Continue the passage about Stratton-Porter's letters, beginning after its final sentence.

* _TEXT SECTION_
══════════════════════════════
In a Sept. 7, 1919, letter to Wilson, Stratton-Porter mentions sales of her books declined dramatically during World War I. "I had to use a microscope on the check," she said, referring to her payment.
However, in a March 6, 1923, letter to sister Florence Compton of Fort Wayne, Stratton-Porter proudly shares that she was paid $12,500 for her poem "Euphorbia," the most she had ever received for her poetry, Gorney said.
Stratton-Porter had moved to the Los Angeles area in 1922 to get involved in filmmaking, and letters to her sisters describe the exciting lifestyle there.
"I met a string as long as your arm of etchers, painters, sculptors, with a sprinkling of poets and authors, and I had such a glorious good time that I wish I could do that kind of a party over twice each week all the rest of my life," Stratton-Porter said in one letter.
══════════════════════════════
* _Dataset entries_
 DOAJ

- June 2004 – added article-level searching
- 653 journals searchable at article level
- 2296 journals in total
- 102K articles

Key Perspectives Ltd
══════════════════════════════
* _ANSWER FOR THIS EXERCISE_
Letters in the collection also show she didn't forget her rural Indiana roots, Gorney said. Even after becoming a popular author, Stratton-Porter wrote to her sisters about things such as cleaning house, canning food and trying to find cheap peaches to make peach butter and peach jelly.
"She was a regular person," Gorney said.
Gorney and Lehman both believe more of Stratton-Porter's letters and papers still exist in private hands.